Rompre les digues de la civilisation

A force de lutter contre les « surmois » comme le dit Manuel Valls – alors que le surmoi, justement, le tabou, forcément, fondent la civilisation-, des dirigeants irresponsables tels que ce Ministre ont exhumé le vieux cercueil de Papi Marcel Déat. Et il nous revient en pleine forme.

Des idéologies mutantes, abominables, y mijotaient et leur fumet nauséeux contaminent la place publique.

Le poisson pourrit par la tête, et tout le corps suit.

La responsabilité est immense de dirigeants cyniques qui jouent avec les sentiments les plus vils, et d’ intellectuels qui par leurs abstractions déshumanisées attisent ces affects .

Car ils donnent le ton, ils donnent un cadre légitime à ce qui était honteux et corseté sévèrement. On se souvient de Heidegger cherchant à faire oublier sa soumission active au nazisme en disant « je ne suis qu’un intellectuel, je suis nul en politique ». Pitoyable défense des criminels de papiers.

Courants de gauche et droite mensongèrement « populaires »

# Données fournies
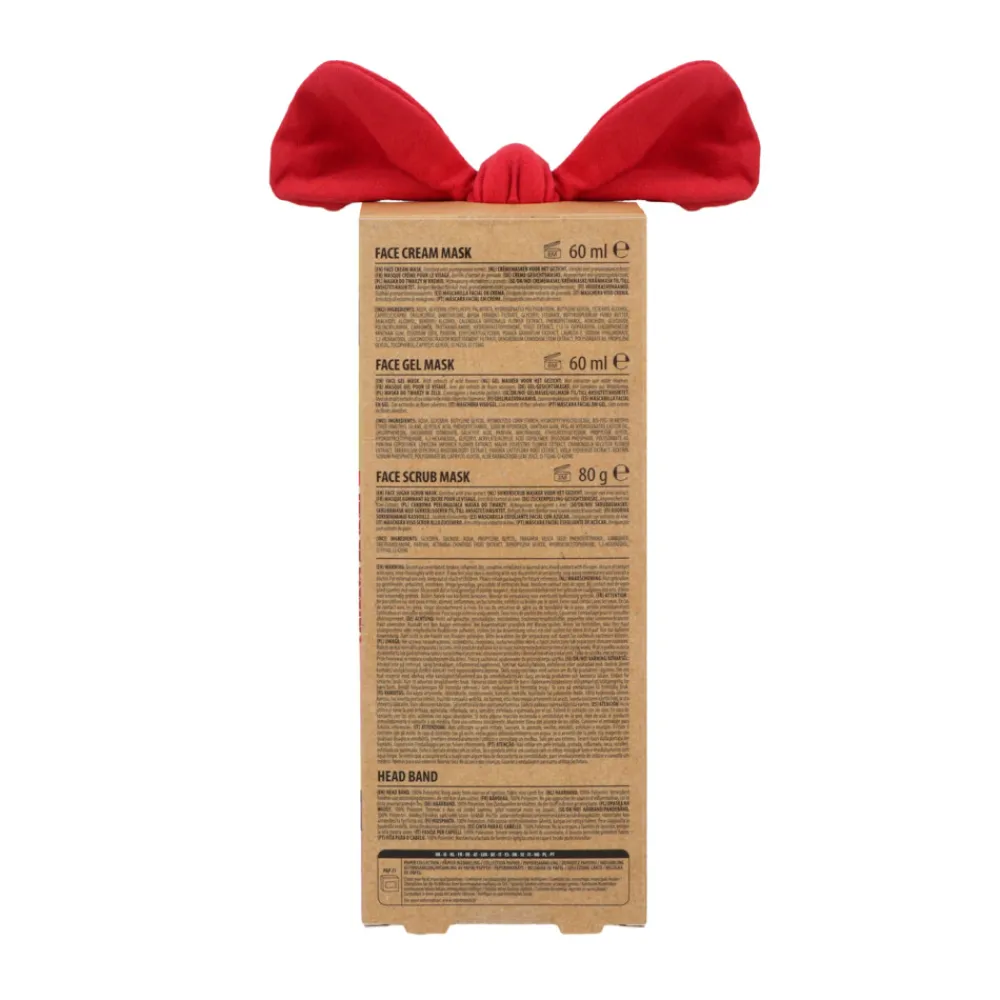 Geschenksets<Sence Collection Gezichtsmaskers Geschenkset Planet Love 1 set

# Travail à faire
**a)** Recopiez mot pour mot le passage du texte sur les digues de la civilisation qui commence aux mots « La responsabilité est » et s'arrête après les mots « criminels de papiers. ».
**b)** Rédigez la suite du texte sur les digues de la civilisation à partir de l'endroit où il s'arrête.
Les données n'ont aucun rapport avec le texte sur les digues de la civilisation.

# Réponses
**a)**
La responsabilité est immense de dirigeants cyniques qui jouent avec les sentiments les plus vils, et d’ intellectuels qui par leurs abstractions déshumanisées attisent ces affects .

Car ils donnent le ton, ils donnent un cadre légitime à ce qui était honteux et corseté sévèrement. On se souvient de Heidegger cherchant à faire oublier sa soumission active au nazisme en disant « je ne suis qu’un intellectuel, je suis nul en politique ». Pitoyable défense des criminels de papiers.

**b)**
Ainsi, au sein même du Parti socialiste, dont on pensait la culture antiraciste solidement établie, la pseudo droite populaire lepénisée a trouvé une cousine : la gauche dite « populaire ». Populaire signifie pour tous ces gens : xénophobe. C’est désolant, oui, mais c’est ainsi…

Et le premier paradoxe démentiel, c’est que ces gens qui s’affirment populaires ont pour acte fondateur de mépriser le peuple justement, de le rabaisser et de le caricaturer, le réduire, de taire toute dialectique en son sein, toutes contradiction et potentiel de libération des préjugés.

Gauche et droite dites populaires n’ont rien de populaire, comme le national socialisme (dont ils ne sont pas à ce jour, mais Déat et Doriot ont aussi connu de lentes évolutions vers le pire, et je ne parierai rien sur l’avenir) n’était ni national (il a tué des millions d’allemands et détruit le pays), ni socialiste évidemment.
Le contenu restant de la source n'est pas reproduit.